Task directions: Of the entries below, restate word for word only the section that runs from the line with "Remington 37 Rangemaster" to the line with "Opel Astra 112.191", counting both ends.

Data for review:
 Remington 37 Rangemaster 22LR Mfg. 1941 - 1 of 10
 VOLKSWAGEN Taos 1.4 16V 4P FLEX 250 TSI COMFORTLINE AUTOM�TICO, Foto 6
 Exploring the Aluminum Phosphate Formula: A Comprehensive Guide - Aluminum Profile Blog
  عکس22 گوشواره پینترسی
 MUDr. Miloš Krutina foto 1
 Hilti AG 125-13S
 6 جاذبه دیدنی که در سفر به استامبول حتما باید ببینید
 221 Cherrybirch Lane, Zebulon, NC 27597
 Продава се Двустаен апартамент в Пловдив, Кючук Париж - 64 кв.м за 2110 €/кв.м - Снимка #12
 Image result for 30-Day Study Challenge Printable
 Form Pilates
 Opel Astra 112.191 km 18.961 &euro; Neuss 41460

...

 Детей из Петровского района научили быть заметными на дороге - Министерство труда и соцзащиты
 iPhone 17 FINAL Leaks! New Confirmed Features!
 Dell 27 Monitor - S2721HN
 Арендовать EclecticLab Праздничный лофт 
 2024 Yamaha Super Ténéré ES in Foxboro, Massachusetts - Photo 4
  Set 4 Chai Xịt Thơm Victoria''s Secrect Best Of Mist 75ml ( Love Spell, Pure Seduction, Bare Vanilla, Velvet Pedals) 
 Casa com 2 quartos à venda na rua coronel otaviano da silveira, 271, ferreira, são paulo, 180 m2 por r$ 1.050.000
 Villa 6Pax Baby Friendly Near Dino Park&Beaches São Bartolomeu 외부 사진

Your response:
 Remington 37 Rangemaster 22LR Mfg. 1941 - 1 of 10
 VOLKSWAGEN Taos 1.4 16V 4P FLEX 250 TSI COMFORTLINE AUTOM�TICO, Foto 6
 Exploring the Aluminum Phosphate Formula: A Comprehensive Guide - Aluminum Profile Blog
  عکس22 گوشواره پینترسی
 MUDr. Miloš Krutina foto 1
 Hilti AG 125-13S
 6 جاذبه دیدنی که در سفر به استامبول حتما باید ببینید
 221 Cherrybirch Lane, Zebulon, NC 27597
 Продава се Двустаен апартамент в Пловдив, Кючук Париж - 64 кв.м за 2110 €/кв.м - Снимка #12
 Image result for 30-Day Study Challenge Printable
 Form Pilates
 Opel Astra 112.191 km 18.961 &euro; Neuss 41460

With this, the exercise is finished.